Task statement: Should a line below contain the word "elementor", report it.

The input:
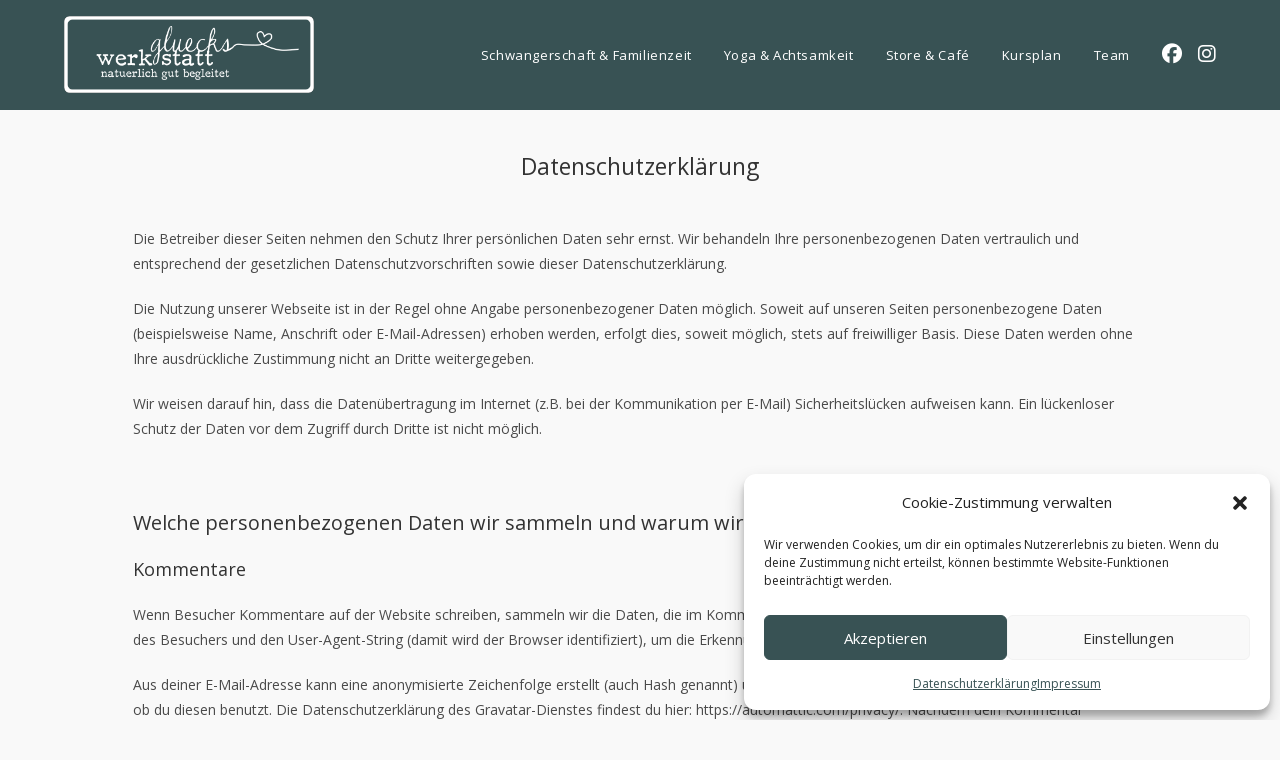

--- FILE ---
content_type: text/css
request_url: https://meine-glueckswerkstatt.de/wp-content/uploads/elementor/css/post-431.css?ver=1768507410
body_size: 17
content:
.elementor-431 .elementor-element.elementor-element-7f4d537 > .elementor-widget-container{margin:3% 7% 4% 7%;}.elementor-431 .elementor-element.elementor-element-7f4d537{text-align:center;}.elementor-431 .elementor-element.elementor-element-eea1927 > .elementor-widget-container{margin:0% 7% 0% 7%;}.elementor-431 .elementor-element.elementor-element-1baa7e87 > .elementor-widget-container{margin:0% 7% 0% 7%;}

Output of the exercise:
request_url: https://meine-glueckswerkstatt.de/wp-content/uploads/elementor/css/post-431.css?ver=1768507410
.elementor-431 .elementor-element.elementor-element-7f4d537 > .elementor-widget-container{margin:3% 7% 4% 7%;}.elementor-431 .elementor-element.elementor-element-7f4d537{text-align:center;}.elementor-431 .elementor-element.elementor-element-eea1927 > .elementor-widget-container{margin:0% 7% 0% 7%;}.elementor-431 .elementor-element.elementor-element-1baa7e87 > .elementor-widget-container{margin:0% 7% 0% 7%;}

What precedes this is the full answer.